Dataset entries:
Content starts
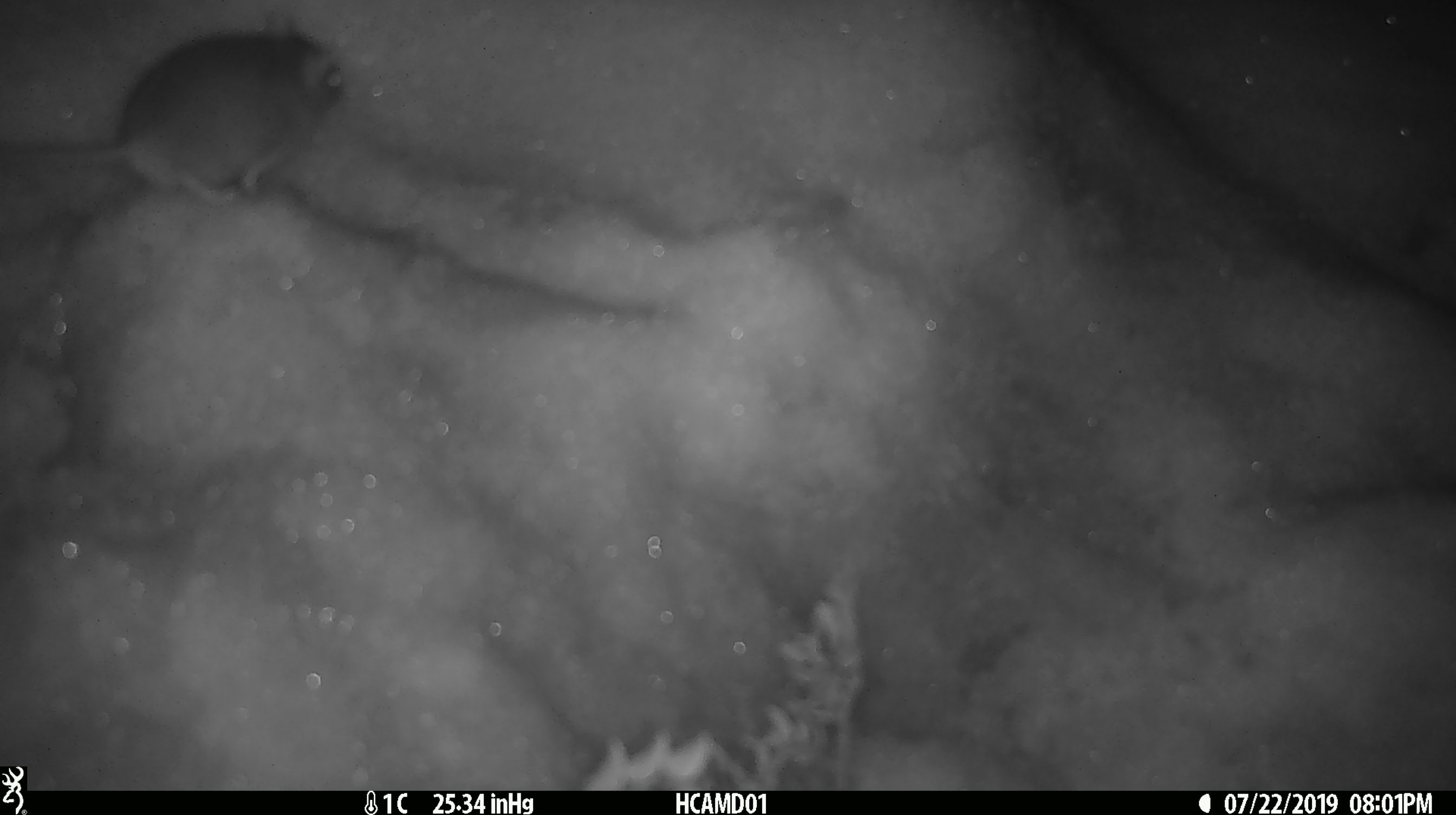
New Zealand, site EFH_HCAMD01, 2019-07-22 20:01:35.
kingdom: Animalia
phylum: Chordata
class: Mammalia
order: Rodentia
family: Muridae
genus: Mus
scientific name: Mus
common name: mouse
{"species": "mouse (Mus)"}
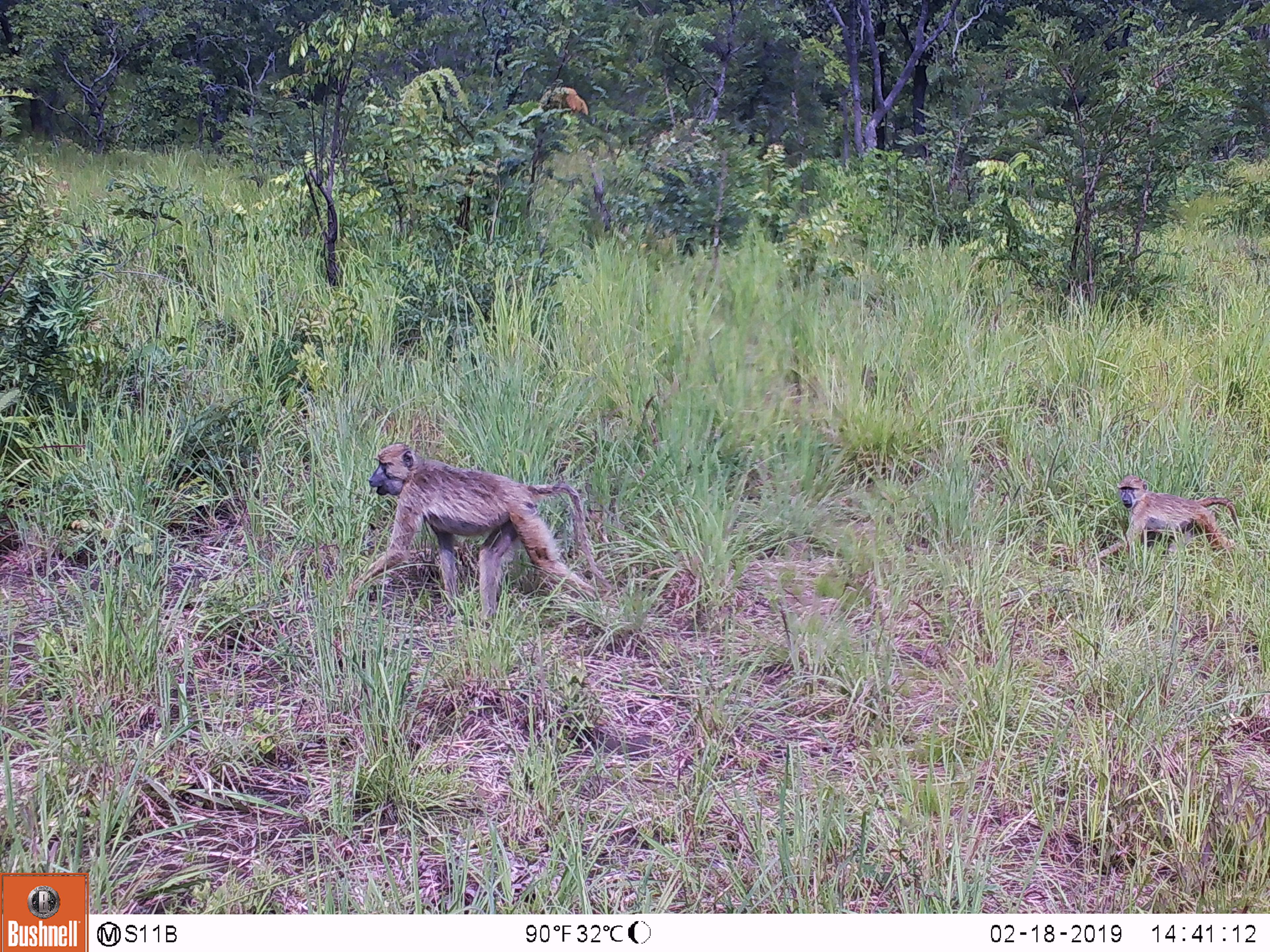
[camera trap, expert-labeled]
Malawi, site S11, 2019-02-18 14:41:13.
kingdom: Animalia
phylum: Chordata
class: Mammalia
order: Primates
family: Cercopithecidae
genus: Papio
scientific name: Papio cynocephalus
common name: yellow baboon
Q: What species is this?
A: Yellow baboon (Papio cynocephalus).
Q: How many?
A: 2.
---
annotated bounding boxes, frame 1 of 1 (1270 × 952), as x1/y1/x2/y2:
yellow baboon: 352/440/622/602; 1096/475/1251/565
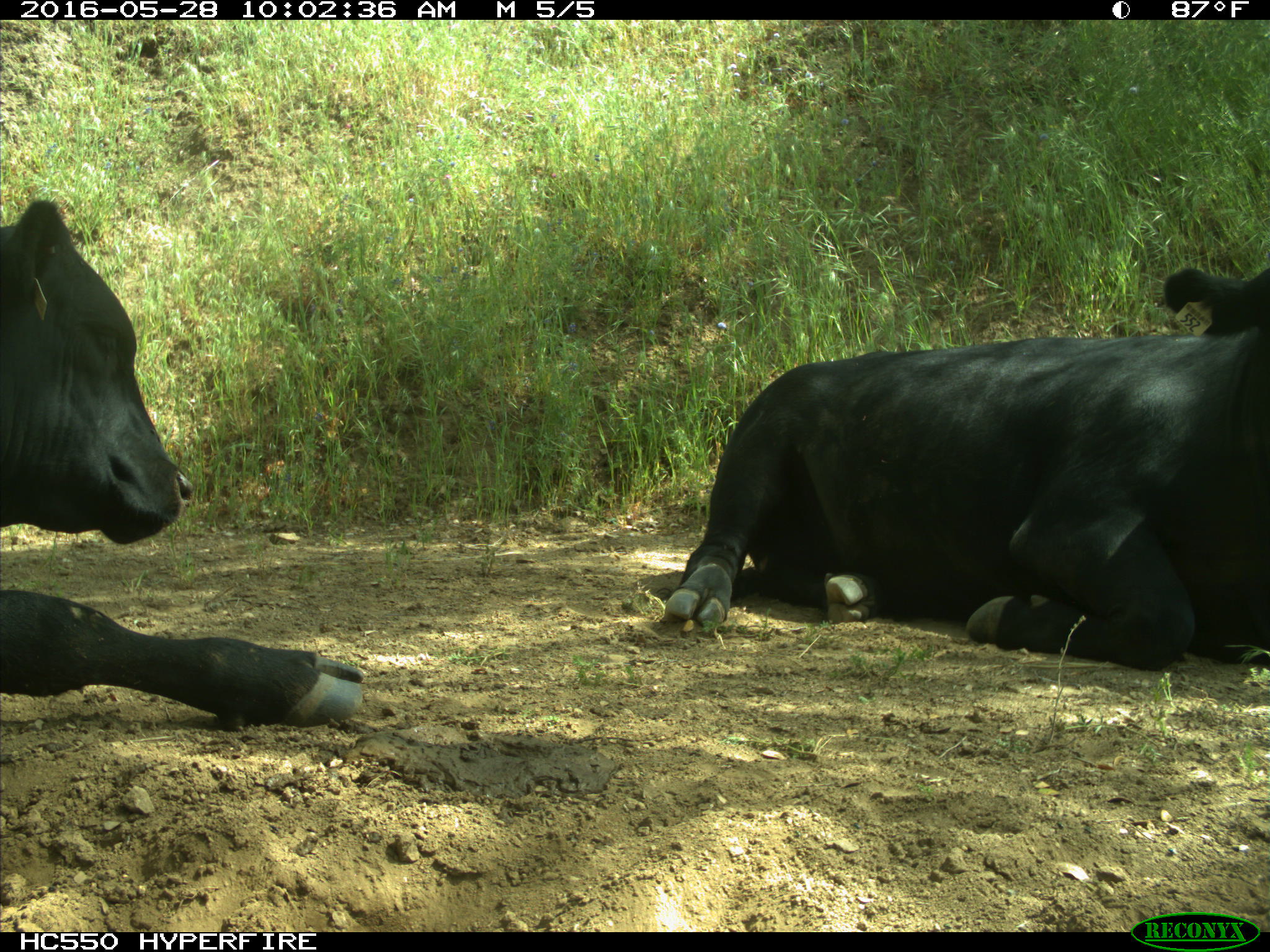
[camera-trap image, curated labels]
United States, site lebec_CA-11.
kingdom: Animalia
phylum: Chordata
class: Mammalia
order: Artiodactyla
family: Bovidae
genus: Bos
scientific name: Bos taurus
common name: domestic cow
Bos taurus (domestic cow).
Content ends
**Assignment**
The copy should hold every entry above word for word and none of the pictures.

**Task solution**
New Zealand, site EFH_HCAMD01, 2019-07-22 20:01:35.
kingdom: Animalia
phylum: Chordata
class: Mammalia
order: Rodentia
family: Muridae
genus: Mus
scientific name: Mus
common name: mouse
{"species": "mouse (Mus)"}
[camera trap, expert-labeled]
Malawi, site S11, 2019-02-18 14:41:13.
kingdom: Animalia
phylum: Chordata
class: Mammalia
order: Primates
family: Cercopithecidae
genus: Papio
scientific name: Papio cynocephalus
common name: yellow baboon
Q: What species is this?
A: Yellow baboon (Papio cynocephalus).
Q: How many?
A: 2.
---
annotated bounding boxes, frame 1 of 1 (1270 × 952), as x1/y1/x2/y2:
yellow baboon: 352/440/622/602; 1096/475/1251/565
[camera-trap image, curated labels]
United States, site lebec_CA-11.
kingdom: Animalia
phylum: Chordata
class: Mammalia
order: Artiodactyla
family: Bovidae
genus: Bos
scientific name: Bos taurus
common name: domestic cow
Bos taurus (domestic cow).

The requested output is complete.